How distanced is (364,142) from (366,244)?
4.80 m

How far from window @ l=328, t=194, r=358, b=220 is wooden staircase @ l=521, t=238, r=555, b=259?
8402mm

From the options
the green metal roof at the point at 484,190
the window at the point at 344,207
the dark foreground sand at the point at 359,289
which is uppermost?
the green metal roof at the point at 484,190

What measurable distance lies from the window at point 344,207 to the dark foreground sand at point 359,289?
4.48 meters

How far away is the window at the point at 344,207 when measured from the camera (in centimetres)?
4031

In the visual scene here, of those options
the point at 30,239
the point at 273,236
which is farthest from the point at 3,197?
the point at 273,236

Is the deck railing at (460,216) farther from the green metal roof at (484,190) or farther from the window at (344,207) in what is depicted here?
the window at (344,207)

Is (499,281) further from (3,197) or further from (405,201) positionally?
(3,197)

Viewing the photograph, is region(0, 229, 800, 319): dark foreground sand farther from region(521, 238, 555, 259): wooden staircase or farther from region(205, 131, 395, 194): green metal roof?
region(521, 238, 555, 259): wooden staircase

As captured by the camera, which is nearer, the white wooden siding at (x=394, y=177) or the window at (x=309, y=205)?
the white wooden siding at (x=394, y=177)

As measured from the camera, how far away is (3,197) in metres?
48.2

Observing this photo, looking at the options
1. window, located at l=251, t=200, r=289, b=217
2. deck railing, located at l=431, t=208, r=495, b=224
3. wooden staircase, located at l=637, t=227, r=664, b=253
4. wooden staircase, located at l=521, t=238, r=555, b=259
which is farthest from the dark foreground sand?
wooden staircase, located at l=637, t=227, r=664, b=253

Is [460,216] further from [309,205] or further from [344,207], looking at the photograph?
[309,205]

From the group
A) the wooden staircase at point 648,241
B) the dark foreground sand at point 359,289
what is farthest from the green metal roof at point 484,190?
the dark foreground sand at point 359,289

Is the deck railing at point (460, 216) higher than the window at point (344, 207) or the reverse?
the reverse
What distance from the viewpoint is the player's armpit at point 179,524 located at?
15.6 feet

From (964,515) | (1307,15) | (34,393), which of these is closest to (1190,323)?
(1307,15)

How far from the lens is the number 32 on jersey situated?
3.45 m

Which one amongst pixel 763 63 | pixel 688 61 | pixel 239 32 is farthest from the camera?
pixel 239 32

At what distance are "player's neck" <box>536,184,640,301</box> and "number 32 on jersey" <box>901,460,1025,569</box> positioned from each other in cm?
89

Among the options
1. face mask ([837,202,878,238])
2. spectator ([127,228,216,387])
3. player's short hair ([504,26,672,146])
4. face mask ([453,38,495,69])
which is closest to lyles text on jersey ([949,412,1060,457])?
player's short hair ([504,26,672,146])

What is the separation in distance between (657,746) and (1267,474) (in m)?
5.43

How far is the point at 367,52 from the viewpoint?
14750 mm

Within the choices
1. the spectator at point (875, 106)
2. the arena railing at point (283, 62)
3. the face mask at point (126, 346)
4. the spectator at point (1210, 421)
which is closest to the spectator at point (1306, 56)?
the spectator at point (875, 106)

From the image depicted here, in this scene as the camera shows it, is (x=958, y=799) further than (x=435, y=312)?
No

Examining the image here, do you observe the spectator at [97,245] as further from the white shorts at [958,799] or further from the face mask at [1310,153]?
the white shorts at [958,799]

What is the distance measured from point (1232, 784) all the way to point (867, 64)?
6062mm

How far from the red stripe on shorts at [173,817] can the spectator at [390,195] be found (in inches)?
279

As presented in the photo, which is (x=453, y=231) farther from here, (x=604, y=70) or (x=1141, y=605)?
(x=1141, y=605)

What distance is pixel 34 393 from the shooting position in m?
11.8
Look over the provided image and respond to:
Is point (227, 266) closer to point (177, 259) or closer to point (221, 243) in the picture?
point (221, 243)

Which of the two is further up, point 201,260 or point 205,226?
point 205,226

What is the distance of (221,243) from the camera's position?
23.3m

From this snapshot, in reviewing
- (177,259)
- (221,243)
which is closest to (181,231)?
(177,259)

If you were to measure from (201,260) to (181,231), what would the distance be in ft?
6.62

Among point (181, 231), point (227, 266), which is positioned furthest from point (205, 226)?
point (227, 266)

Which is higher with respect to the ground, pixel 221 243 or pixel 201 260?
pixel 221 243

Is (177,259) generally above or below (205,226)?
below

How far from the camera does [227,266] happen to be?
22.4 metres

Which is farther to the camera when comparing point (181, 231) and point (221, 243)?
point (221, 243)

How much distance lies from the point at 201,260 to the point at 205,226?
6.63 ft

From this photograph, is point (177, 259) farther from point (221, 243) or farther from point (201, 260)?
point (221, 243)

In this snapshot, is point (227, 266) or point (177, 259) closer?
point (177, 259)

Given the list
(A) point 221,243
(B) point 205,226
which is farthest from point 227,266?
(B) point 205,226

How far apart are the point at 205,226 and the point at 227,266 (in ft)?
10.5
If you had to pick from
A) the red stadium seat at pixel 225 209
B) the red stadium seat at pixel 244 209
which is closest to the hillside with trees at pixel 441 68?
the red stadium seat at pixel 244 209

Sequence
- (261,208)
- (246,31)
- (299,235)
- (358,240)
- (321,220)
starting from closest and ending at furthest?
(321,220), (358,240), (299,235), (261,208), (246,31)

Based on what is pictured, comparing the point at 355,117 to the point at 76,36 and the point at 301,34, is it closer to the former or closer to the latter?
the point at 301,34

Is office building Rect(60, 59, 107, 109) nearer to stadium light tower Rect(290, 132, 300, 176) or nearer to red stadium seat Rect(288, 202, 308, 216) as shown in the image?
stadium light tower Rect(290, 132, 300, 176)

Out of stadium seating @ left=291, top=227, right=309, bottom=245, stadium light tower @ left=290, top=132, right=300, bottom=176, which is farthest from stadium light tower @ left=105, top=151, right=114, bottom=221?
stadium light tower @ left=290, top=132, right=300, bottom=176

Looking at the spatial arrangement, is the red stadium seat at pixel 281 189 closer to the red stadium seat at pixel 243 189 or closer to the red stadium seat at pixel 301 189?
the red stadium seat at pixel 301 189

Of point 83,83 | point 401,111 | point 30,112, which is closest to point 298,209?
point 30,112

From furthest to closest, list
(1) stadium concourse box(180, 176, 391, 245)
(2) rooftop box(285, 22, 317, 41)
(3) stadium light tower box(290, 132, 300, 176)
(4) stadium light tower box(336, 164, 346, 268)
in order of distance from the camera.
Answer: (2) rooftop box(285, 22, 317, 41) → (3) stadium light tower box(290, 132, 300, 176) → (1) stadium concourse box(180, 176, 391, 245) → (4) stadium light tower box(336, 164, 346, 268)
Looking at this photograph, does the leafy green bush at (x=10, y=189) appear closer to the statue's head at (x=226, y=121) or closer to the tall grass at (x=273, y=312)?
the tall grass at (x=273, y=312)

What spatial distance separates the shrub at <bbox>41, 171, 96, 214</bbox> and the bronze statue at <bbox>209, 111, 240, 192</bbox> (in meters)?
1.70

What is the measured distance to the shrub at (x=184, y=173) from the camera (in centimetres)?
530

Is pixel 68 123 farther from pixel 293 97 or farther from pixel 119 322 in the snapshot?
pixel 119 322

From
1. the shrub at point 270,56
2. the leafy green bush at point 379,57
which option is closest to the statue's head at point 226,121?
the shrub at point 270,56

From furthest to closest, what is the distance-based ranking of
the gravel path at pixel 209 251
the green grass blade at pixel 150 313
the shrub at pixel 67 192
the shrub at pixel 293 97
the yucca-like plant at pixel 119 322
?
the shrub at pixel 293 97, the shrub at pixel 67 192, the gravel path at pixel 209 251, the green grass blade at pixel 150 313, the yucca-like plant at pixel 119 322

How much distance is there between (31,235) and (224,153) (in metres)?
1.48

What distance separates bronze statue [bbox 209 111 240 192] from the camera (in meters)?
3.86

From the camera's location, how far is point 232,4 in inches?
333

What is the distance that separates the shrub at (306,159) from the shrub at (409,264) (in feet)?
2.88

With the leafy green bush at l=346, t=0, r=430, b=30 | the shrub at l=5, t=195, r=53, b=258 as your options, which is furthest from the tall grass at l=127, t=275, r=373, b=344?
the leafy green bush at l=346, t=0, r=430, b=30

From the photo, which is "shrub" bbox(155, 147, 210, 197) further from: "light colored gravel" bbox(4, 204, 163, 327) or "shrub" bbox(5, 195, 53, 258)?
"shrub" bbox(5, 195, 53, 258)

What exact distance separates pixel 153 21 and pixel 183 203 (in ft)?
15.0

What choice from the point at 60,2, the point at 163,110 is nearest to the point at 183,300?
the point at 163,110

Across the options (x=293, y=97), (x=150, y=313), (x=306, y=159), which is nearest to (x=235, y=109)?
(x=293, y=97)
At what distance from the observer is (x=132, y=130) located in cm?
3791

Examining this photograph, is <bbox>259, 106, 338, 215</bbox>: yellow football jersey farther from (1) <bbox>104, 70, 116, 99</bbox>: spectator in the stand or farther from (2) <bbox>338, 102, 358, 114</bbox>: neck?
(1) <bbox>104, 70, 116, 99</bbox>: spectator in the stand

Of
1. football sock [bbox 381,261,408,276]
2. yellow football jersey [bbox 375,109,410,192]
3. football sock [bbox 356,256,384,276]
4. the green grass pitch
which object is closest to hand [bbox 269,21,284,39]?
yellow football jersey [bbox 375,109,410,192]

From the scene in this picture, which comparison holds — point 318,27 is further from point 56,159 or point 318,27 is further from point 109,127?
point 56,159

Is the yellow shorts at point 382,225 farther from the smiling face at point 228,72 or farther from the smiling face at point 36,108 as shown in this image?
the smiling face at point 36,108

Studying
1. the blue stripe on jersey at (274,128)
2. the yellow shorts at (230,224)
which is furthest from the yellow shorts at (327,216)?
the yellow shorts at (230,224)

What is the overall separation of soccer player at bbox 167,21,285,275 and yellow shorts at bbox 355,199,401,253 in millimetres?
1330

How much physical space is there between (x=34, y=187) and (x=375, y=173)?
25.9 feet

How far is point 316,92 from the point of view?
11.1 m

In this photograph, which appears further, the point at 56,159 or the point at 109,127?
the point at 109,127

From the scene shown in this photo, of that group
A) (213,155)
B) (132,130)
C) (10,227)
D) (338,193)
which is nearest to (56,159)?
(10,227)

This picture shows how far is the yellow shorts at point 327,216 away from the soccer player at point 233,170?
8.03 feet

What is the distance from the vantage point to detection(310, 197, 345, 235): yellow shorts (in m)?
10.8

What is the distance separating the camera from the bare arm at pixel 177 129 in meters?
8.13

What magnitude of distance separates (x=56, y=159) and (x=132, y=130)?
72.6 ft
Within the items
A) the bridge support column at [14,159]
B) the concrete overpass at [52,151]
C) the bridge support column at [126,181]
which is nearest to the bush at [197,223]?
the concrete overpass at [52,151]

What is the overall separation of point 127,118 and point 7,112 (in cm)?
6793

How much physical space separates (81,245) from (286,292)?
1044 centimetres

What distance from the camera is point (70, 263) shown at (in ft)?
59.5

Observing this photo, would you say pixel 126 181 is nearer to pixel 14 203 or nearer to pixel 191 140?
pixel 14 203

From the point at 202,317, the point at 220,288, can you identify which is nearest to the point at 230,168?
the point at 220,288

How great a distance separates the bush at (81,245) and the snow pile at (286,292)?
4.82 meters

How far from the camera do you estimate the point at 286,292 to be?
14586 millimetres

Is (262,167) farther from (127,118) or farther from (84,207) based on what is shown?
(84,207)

===

> DO THIS:
Every line from the one containing "What is the overall separation of soccer" through the last line must be copied exactly; leave out the rest.

> WORKED ANSWER:
What is the overall separation of soccer player at bbox 167,21,285,275 and yellow shorts at bbox 355,199,401,253 in millimetres?
1330

How much physical space is there between (x=34, y=187) and (x=375, y=173)?
25.9 feet

How far is point 316,92 from the point of view?
11.1 m

In this photograph, which appears further, the point at 56,159 or the point at 109,127?
the point at 109,127

From the scene shown in this photo, of that group
A) (213,155)
B) (132,130)
C) (10,227)
D) (338,193)
which is nearest to (56,159)?
(10,227)

This picture shows how far is the yellow shorts at point 327,216 away from the soccer player at point 233,170?
8.03 feet

What is the distance from the vantage point to detection(310, 197, 345, 235): yellow shorts (in m)?
10.8

What is the distance separating the camera from the bare arm at pixel 177 129 in meters?
8.13

What magnitude of distance separates (x=56, y=159) and (x=132, y=130)?
72.6 ft
Within the items
A) the bridge support column at [14,159]
B) the concrete overpass at [52,151]
C) the bridge support column at [126,181]
which is nearest to the bush at [197,223]?
the concrete overpass at [52,151]

What is the overall separation of point 127,118 and point 7,112 (in cm)?
6793

How much physical space separates (81,245) from (286,292)?
1044 centimetres

What distance from the camera is point (70, 263) shown at (in ft)?
59.5

Observing this photo, would you say pixel 126 181 is nearer to pixel 14 203 or nearer to pixel 191 140?
pixel 14 203

From the point at 202,317, the point at 220,288, can you identify which is nearest to the point at 230,168?
the point at 220,288

How great a distance separates the bush at (81,245) and the snow pile at (286,292)?
4.82 meters

How far from the camera do you estimate the point at 286,292 to be?
14586 millimetres

Is (262,167) farther from (127,118) or farther from (84,207) based on what is shown?
(84,207)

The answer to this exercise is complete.